Exercise instructions ▸
A – According to the health insurance article, how many enrollment counselors have been working at Alexandria Neighborhood Health Services?
B – Translate this sentence from the health insurance article into Spanish: "Depending on the center and the type of care someone needs, there may be a waiting list, however."
C – Retype the passage of the health insurance article starting at "Depending on the" and ending at "quickly, she says.".

Page extract ▸
########################################
If you’re uninsured, you may have run out of time. Yesterday was the formal deadline to sign up for health insurance on the marketplaces or face a penalty, unless you were already “in-line” for enrollment. Still, people who missed the cutoff or couldn’t buy insurance have options to get the health care services they need. But doing so may not be simple or assured.
At the end of February, the percentage of uninsured people was 15.9 percent for the year to date, on track to decline for the third consecutive quarter, according to a Gallup survey of more than 28,000 people released last month.
How low the uninsurance rate might go this year remains to be seen. Last week, the administration announced that people who hadn’t completed the enrollment process on the federally run marketplace by March 31 could get extra time to finish the process. Some states have offered similar extensions. But extensions may not matter to some people. As of mid-March, 50 percent of the uninsured said they didn’t plan to buy insurance, according to the Kaiser Family Foundation’s March tracking poll (KHN is an editorially independent program of the foundation.) The survey, conducted while open enrollment was in full swing, also found that six in 10 of the uninsured didn’t know the deadline to buy a plan was approaching.
At Alexandria Neighborhood Health Services, a community health center with 11 sites in Northern Virginia, seven enrollment counselors have been working to get people signed up for coverage, with mixed results.
“Some people looked at the premiums and said, ‘I can’t afford this,’” says Martha Wooten, executive director. “That’s a choice each individual has to make. The least expensive of those plans come with very high deductibles or copays.”
People who did not buy a plan — because they didn’t want it, couldn’t afford it or for other reasons — can look to the network of 9,300 community health center sites that last year served 22 million people. The centers are slated to receive more than $9 billion in funding under the health law through 2015 to enable them to expand to meet the needs of the newly insured who may not have a regular doctor, and of medically underserved patients, including the uninsured.
The centers, which typically provide primary care and family planning services, as well as dental and behavioral health care, are available to anyone but provide a very economical option for low-income people who are uninsured. People with incomes up to 200 percent of the federal poverty level ($23,340 for an individual in 2014) pay for services based on a sliding scale; above that level patients pay the full cost, including doctor visits, lab work, imaging and pharmacy costs.
Depending on the center and the type of care someone needs, there may be a waiting list, however.
“If you’re just calling to establish care and have minor problems, it can be a several-week wait,” says Wooten. Someone who’s been recently discharged from a hospital and has more serious needs would likely be seen much more quickly, she says.
Community health centers don’t provide specialists or hospital care, however. “Clinicians have to beg and cajole their colleagues” outside the centers to see uninsured patients, says Dan Hawkins, policy director at the National Association of Community Health Centers.
Organizations like the Patient Advocate Foundation will continue to work with uninsured patients with chronic and life-threatening illnesses to get the care they need. But their services have limits.
“We can’t help people with accidents or injuries,” says Erin Moaratty, an official at the foundation.
The health law requires most health plans to provide a range of preventive women’s health services, including contraceptives, at no charge to patients. But those services are free only to people who have insurance.
########################################
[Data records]
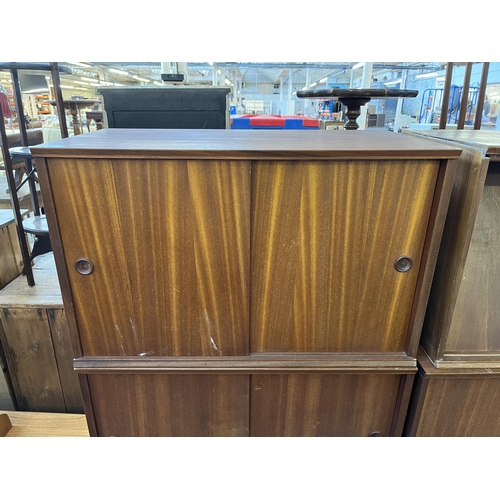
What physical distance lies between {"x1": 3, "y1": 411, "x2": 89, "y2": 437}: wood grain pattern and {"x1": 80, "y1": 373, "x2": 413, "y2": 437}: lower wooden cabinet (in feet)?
1.14

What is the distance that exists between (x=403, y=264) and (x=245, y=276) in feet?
1.02

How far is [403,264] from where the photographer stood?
0.73m

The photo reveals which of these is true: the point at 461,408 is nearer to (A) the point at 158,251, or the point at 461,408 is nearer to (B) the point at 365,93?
(A) the point at 158,251

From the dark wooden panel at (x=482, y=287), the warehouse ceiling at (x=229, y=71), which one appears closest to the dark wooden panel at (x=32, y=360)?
the dark wooden panel at (x=482, y=287)

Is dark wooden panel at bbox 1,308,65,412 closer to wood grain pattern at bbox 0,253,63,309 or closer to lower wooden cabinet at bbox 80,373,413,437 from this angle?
wood grain pattern at bbox 0,253,63,309

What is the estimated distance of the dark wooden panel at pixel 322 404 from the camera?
84 cm

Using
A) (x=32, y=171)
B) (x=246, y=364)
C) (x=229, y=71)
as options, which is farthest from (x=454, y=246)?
(x=229, y=71)

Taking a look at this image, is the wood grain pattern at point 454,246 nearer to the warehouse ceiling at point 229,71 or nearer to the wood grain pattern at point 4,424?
the wood grain pattern at point 4,424

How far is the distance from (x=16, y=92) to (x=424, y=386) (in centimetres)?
165

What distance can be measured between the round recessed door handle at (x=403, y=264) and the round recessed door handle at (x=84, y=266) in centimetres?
59

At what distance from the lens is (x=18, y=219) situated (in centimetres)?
124
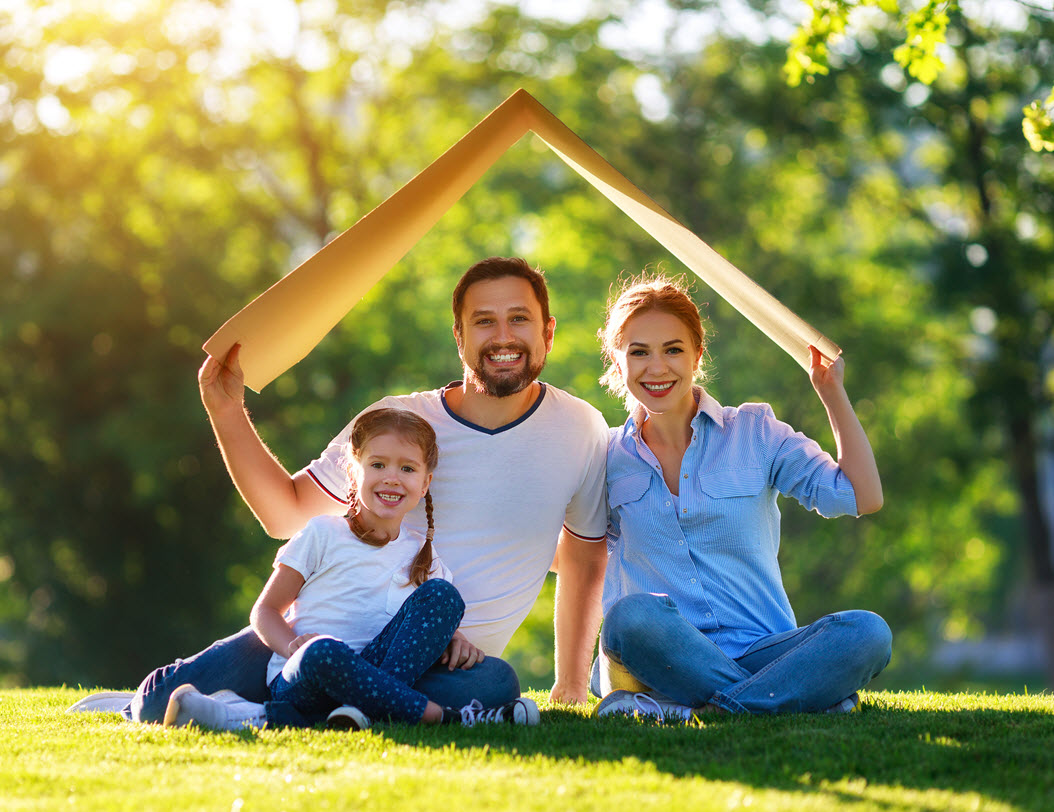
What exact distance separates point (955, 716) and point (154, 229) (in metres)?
17.3

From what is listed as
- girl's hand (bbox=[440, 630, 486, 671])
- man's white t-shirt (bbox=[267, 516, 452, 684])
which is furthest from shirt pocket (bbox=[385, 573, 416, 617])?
girl's hand (bbox=[440, 630, 486, 671])

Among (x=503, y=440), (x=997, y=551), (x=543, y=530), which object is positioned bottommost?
(x=543, y=530)

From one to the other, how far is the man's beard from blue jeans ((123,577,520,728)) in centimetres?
112

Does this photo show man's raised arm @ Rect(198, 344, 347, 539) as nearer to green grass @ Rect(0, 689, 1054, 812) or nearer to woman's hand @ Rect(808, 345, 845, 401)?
green grass @ Rect(0, 689, 1054, 812)

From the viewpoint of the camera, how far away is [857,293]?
65.5 feet

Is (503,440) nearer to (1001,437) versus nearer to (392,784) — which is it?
(392,784)

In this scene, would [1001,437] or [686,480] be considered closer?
[686,480]

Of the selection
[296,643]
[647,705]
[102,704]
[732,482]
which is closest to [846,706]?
[647,705]

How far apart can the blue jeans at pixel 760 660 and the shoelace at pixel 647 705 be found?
0.06 metres

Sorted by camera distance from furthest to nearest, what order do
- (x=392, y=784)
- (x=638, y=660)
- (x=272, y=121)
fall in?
1. (x=272, y=121)
2. (x=638, y=660)
3. (x=392, y=784)

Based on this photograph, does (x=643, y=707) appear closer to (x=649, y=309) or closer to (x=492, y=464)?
(x=492, y=464)

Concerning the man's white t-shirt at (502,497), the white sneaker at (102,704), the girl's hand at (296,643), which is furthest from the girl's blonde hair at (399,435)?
the white sneaker at (102,704)

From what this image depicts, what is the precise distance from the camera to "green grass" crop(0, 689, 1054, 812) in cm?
296

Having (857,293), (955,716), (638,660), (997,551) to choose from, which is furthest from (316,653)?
(997,551)
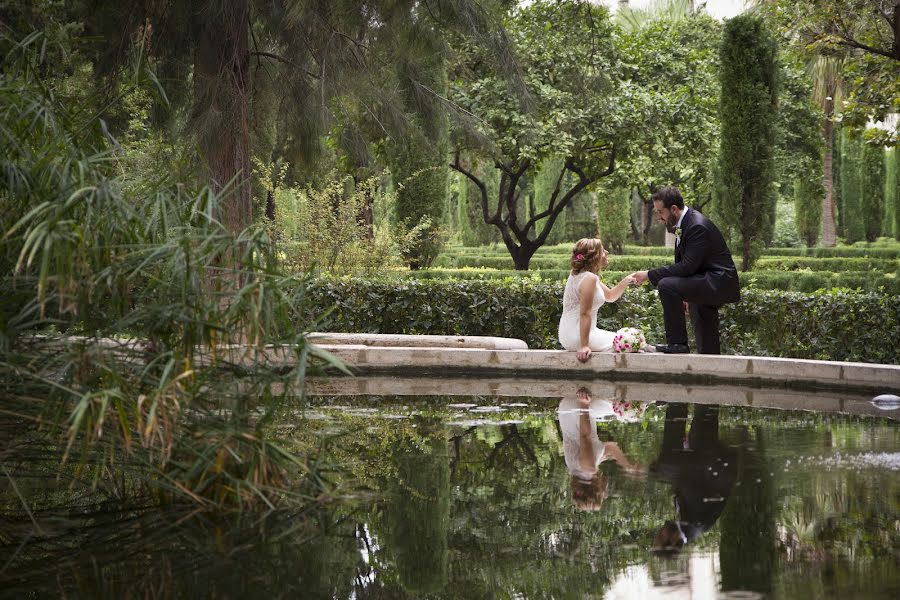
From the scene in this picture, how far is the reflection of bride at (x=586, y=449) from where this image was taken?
5172mm

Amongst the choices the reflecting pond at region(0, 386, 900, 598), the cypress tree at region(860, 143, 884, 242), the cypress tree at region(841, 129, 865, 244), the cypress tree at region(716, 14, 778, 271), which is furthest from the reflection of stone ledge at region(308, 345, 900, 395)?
the cypress tree at region(841, 129, 865, 244)

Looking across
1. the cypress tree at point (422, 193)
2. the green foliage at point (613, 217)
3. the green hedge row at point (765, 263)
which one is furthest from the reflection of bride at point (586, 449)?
the green foliage at point (613, 217)

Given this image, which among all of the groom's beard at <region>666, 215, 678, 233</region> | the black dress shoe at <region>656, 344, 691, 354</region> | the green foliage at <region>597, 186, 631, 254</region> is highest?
the green foliage at <region>597, 186, 631, 254</region>

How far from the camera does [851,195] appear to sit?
4194 cm

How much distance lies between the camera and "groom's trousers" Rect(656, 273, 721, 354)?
8.91 m

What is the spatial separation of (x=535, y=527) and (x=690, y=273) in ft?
15.9

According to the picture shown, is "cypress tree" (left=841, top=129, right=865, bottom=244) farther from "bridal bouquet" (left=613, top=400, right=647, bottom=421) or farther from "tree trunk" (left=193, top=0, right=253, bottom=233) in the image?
"bridal bouquet" (left=613, top=400, right=647, bottom=421)

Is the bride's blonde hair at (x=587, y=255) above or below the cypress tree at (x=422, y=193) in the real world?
below

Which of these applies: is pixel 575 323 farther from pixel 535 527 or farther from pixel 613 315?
pixel 535 527

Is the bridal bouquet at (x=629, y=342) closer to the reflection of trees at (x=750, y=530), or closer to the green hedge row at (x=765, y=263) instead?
the reflection of trees at (x=750, y=530)

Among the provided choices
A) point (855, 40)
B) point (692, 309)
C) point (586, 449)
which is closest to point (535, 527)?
point (586, 449)

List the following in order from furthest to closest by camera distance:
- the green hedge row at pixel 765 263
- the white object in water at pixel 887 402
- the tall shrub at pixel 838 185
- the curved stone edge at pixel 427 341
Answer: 1. the tall shrub at pixel 838 185
2. the green hedge row at pixel 765 263
3. the curved stone edge at pixel 427 341
4. the white object in water at pixel 887 402

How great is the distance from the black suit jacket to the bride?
1.46 feet

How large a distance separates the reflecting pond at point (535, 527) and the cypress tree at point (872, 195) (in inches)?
1436
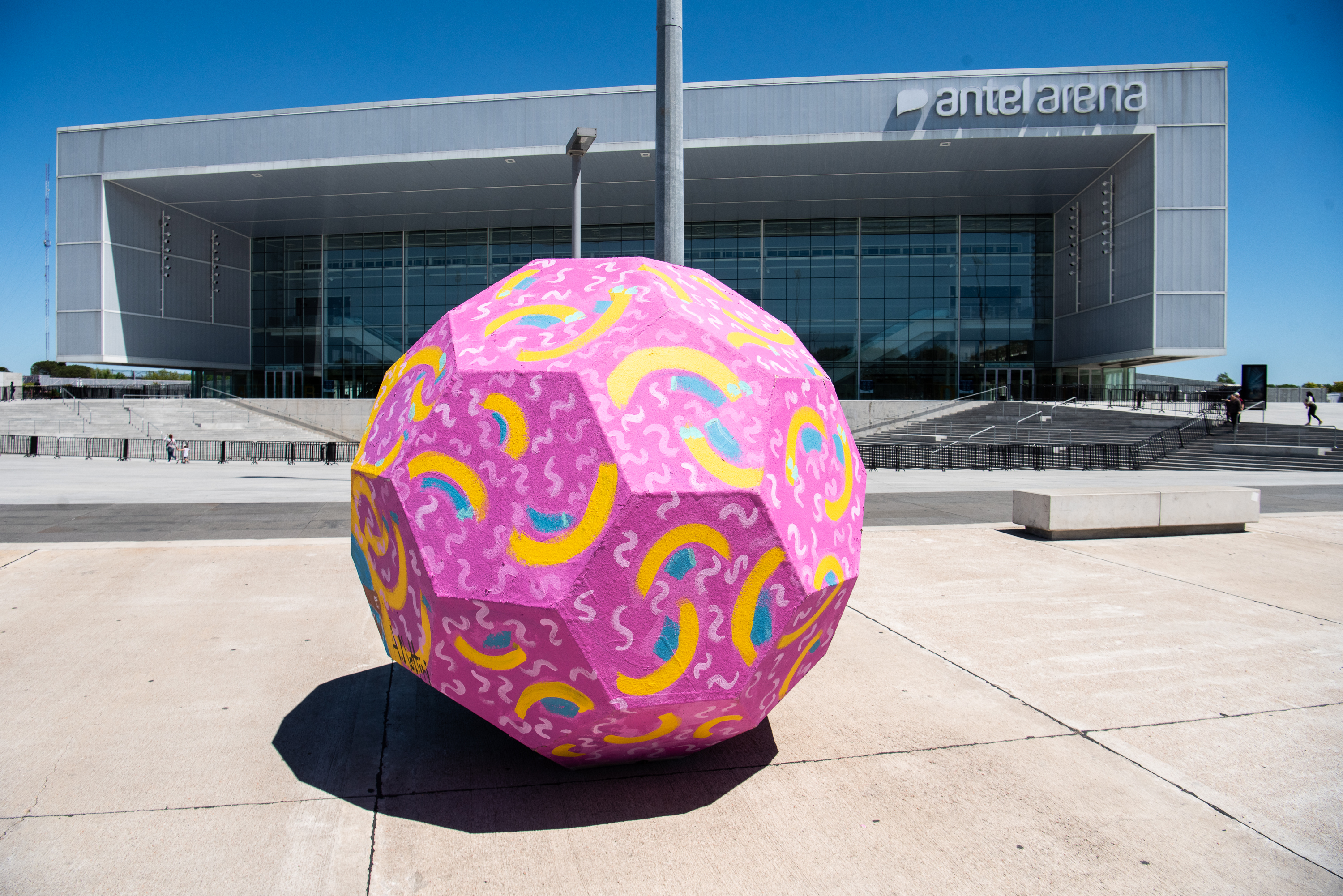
########################################
Set of answers ▸
A – Seven enrollment counselors.

B – Sin embargo, según el centro y el tipo de atención que alguien necesite, puede haber una lista de espera.

C –
Depending on the center and the type of care someone needs, there may be a waiting list, however.
“If you’re just calling to establish care and have minor problems, it can be a several-week wait,” says Wooten. Someone who’s been recently discharged from a hospital and has more serious needs would likely be seen much more quickly, she says.